‘EVITAR TRAGÉDIAS’|: Pesquisador afirma que ataque de onça é raro e deixa alerta sobre linha de segurança entre humanos e animais

DA REDAÇÃO:LEIAMT

A morte do caseiro Jorge Ávalos, 60, conhecido como Jorginho, atacado por uma onça-pintada na última segunda-feira (21) em uma área de mata próxima a um pesqueiro, na zona rural do município de Aquidauana (MS) repercutiu nas redes sociais e causou a comoção, mas também despertou a fúria de outros em relação ao animal. Em comentários de postagens sobre o caso, internautas chegaram a defender a caça dos animais e até seu extermínio diante do fato.

Para reportagem, o médico veterinário e mestre da Universidade Estadual Paulista, Paul Raad, explica que conflitos entre animais selvagens e humanos acontecem em diversas partes do mundo. No Pantanal, um dos mais importantes refúgios da onça-pintada, essa realidade se manifesta no encontro entre a espécie e a atividade pecuária, uma das principais economias da região, gerando conflitos históricos que colocam em risco tanto os grandes felinos quanto a subsistência de muitas famílias pantaneiras.

Ele, que também é coordenador do projeto de coexistência humano e fauna, descreve que o conflito começa quando o gado, especialmente bezerros, é predado por onças. “Isso acontece, em grande parte, porque a expansão urbana e a diminuição de presas naturais incentivam o felino a buscar presas mais fáceis e abundantes. Além disso, a criação extensiva, com gado solto em áreas abertas e pouca vigilância, facilita o ataque. Em resposta, muitos pecuaristas recorrem à retaliação letal, prática proibida por lei, porque compromete diretamente a conservação da espécie e não traz resolução”, explica.

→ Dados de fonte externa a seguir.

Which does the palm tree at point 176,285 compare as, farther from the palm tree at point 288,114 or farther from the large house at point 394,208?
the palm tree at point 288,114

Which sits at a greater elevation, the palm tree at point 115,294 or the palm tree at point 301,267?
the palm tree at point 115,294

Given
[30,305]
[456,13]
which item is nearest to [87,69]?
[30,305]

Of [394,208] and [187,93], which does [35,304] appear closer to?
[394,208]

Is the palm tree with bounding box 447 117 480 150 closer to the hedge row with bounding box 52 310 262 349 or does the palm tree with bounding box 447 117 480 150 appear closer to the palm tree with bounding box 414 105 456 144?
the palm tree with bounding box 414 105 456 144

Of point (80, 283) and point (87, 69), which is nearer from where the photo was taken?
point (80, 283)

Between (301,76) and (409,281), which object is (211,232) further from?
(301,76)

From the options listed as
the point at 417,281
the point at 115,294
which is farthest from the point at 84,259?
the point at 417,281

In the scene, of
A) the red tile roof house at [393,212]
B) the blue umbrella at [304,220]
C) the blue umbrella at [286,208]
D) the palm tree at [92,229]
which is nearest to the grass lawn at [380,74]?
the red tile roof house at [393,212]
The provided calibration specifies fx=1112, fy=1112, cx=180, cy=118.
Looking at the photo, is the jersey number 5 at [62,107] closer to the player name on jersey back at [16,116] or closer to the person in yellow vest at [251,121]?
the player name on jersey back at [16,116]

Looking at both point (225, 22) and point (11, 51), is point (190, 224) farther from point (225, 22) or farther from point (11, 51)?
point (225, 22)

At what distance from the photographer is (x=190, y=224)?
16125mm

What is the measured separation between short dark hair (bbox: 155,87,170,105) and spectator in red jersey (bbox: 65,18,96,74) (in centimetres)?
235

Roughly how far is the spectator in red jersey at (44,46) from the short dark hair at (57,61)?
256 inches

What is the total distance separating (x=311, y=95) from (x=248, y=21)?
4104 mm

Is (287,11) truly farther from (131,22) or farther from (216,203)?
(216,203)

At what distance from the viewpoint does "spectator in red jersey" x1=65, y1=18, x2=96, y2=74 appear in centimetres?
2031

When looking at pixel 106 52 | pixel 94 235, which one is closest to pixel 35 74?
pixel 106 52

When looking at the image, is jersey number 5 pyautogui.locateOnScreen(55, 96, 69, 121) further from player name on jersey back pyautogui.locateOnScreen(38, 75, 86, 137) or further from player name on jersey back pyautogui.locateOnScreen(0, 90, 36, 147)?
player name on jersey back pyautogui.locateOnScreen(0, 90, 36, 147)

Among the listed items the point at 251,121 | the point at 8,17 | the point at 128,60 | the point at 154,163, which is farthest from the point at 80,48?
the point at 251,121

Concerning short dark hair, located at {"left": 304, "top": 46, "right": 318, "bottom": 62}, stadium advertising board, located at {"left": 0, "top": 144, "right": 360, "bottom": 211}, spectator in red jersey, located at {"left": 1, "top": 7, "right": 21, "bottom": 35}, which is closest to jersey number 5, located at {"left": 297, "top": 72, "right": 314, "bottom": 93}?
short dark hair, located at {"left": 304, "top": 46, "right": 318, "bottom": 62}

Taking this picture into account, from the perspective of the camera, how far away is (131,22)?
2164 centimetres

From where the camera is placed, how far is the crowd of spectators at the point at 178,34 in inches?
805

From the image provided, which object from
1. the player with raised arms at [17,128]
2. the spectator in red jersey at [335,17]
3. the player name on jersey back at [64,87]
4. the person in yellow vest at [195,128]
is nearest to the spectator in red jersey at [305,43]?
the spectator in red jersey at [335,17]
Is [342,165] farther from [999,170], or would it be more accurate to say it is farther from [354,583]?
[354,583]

Embora as onças normalmente evitem o contato com seres humanos, algumas situações podem representar risco, como, por exemplo, encontros com animais no período de cio, com filhotes, momentos de alimentação, eventos de caça ilegal, presença de cães ou outras ações que interfiram no seu comportamento habitual.

“É fundamental alertar para o perigo da prática ilegal da ‘ceva’, que é a atração de onças com o uso de carcaças ou presas vivas. Essa prática utilizada para fins turísticos pode alterar o comportamento dos felinos, fazendo com que percam o medo natural do ser humano e associem pessoas à presença de alimento. Isso aumenta significativamente o risco de incidentes, além de configurar um crime ambiental”, acrescenta o veterinário.

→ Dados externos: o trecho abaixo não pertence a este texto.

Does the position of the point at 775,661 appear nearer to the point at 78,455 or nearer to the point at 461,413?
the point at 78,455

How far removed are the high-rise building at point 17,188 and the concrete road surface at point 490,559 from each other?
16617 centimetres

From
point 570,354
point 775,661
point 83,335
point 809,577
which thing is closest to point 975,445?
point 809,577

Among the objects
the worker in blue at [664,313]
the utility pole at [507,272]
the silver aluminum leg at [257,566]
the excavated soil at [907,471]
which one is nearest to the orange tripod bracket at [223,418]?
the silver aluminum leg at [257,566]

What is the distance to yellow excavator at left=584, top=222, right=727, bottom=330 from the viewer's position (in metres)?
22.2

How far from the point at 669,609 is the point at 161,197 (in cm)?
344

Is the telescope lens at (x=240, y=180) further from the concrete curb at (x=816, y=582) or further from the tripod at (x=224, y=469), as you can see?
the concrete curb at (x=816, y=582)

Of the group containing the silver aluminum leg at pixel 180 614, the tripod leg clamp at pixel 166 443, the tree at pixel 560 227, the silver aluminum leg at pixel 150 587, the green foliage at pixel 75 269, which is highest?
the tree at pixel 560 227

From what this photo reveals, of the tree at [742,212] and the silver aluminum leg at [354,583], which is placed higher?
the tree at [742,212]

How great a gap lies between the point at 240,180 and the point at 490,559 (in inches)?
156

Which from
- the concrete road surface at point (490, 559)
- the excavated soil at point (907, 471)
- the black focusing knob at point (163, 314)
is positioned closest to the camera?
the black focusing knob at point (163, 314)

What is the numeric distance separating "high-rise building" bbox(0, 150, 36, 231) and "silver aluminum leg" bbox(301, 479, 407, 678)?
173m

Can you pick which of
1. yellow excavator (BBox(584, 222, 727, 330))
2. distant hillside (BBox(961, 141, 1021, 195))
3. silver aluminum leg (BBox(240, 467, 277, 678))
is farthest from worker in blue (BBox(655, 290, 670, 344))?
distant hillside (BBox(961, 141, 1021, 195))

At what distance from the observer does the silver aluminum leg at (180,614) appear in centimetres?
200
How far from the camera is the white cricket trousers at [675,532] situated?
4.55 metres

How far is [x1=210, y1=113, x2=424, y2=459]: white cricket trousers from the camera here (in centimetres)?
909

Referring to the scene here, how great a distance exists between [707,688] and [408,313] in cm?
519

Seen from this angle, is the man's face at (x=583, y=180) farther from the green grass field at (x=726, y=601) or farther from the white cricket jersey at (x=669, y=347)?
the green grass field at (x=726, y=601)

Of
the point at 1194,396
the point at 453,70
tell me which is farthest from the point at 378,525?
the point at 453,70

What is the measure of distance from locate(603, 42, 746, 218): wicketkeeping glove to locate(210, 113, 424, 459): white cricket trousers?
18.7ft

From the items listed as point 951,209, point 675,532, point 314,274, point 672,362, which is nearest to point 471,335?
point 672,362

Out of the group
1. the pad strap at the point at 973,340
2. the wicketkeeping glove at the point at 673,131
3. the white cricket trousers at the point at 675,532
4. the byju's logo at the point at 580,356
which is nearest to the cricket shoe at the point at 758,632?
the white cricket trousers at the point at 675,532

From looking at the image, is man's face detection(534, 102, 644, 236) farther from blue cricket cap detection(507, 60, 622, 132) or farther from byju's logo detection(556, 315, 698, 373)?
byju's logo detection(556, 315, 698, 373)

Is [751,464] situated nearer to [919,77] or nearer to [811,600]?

Uma “barreira invisível” entre seres humanos e animais silvestres, ou seja, a distância natural de desconfiança, foi construída ao longo da evolução. De acordo com o pesquisador, essa limitação é fundamental para a segurança de ambos os lados.

“Práticas culturais como o costume de carnear animais nas margens dos rios, incluindo porcos, peixes, bois e, em alguns casos, até búfalos e jacarés, e deixar vísceras e carcaças ao ar livre, acabam criando locais de descarte inadequado que atraem grandes predadores, como a onça-pintada. Essa forma indireta de ceva, considerada não intencional, pode levar esses animais a associar as áreas habitadas por humanos como fontes de alimento, favorecendo a perda do medo e quebrando essa barreira”, descreve.

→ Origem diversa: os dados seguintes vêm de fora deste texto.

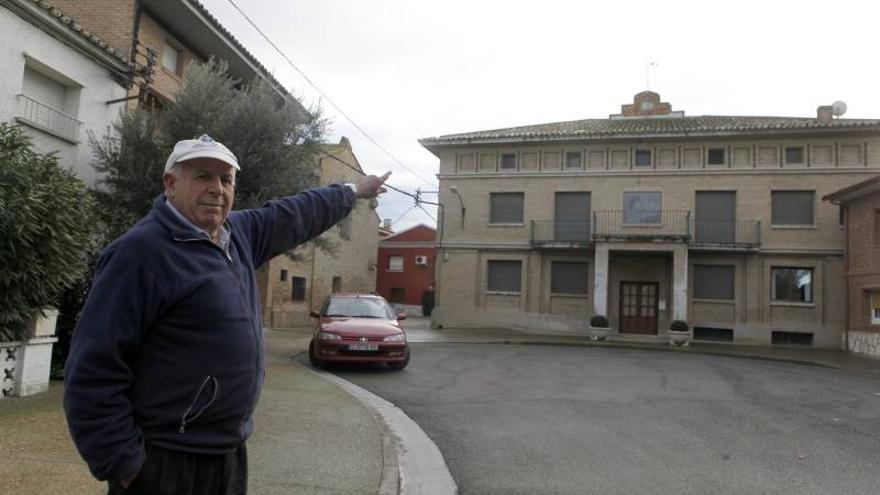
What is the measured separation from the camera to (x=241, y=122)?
35.2 ft

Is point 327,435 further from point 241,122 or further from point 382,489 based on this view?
point 241,122

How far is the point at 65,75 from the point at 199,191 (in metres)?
10.9

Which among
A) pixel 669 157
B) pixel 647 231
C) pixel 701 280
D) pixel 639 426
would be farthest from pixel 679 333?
pixel 639 426

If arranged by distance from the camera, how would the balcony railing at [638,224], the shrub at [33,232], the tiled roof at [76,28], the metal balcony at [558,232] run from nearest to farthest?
the shrub at [33,232] < the tiled roof at [76,28] < the balcony railing at [638,224] < the metal balcony at [558,232]

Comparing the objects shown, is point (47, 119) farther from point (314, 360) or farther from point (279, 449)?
point (279, 449)

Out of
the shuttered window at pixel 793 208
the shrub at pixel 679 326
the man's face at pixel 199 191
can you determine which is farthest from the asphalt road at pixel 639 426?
the shuttered window at pixel 793 208

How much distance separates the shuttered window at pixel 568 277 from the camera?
2530cm

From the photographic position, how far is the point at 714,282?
2406 cm

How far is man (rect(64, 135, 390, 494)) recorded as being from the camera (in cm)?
188

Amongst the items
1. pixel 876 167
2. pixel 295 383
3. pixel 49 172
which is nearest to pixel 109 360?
pixel 49 172

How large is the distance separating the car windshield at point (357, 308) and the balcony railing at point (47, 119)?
5524mm

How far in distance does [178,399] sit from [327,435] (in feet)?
13.9

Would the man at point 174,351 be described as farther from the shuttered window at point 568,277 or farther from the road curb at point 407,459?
the shuttered window at point 568,277

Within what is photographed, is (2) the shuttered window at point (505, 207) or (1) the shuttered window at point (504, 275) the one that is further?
(2) the shuttered window at point (505, 207)
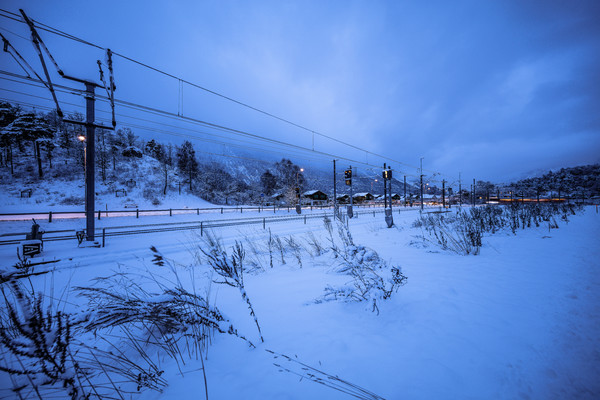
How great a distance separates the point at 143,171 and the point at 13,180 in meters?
17.2

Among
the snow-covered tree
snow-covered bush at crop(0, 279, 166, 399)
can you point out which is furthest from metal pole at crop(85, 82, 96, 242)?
the snow-covered tree

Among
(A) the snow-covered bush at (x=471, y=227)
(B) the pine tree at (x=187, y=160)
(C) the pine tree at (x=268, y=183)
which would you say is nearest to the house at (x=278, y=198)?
(C) the pine tree at (x=268, y=183)

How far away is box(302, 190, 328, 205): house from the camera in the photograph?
5428cm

Espécies como onças, antas, jacarés, búfalos e até mesmo animais aparentemente inofensivos como quatis, capivaras e macacos podem se tornar uma ameaça quando os limites naturais de convivência são ultrapassados.

O pesquisador avalia que, embora casos como o ocorrido no Pantanal sejam raros, eles evidenciam a importância de políticas públicas e práticas privadas que promovam o turismo consciente, a pesca responsável e estratégias de mitigação de conflitos entre humanos e a fauna. “A prevenção é o caminho mais eficaz para evitar tragédias semelhantes, protegendo tanto as comunidades quanto os próprios animais”, aconselha.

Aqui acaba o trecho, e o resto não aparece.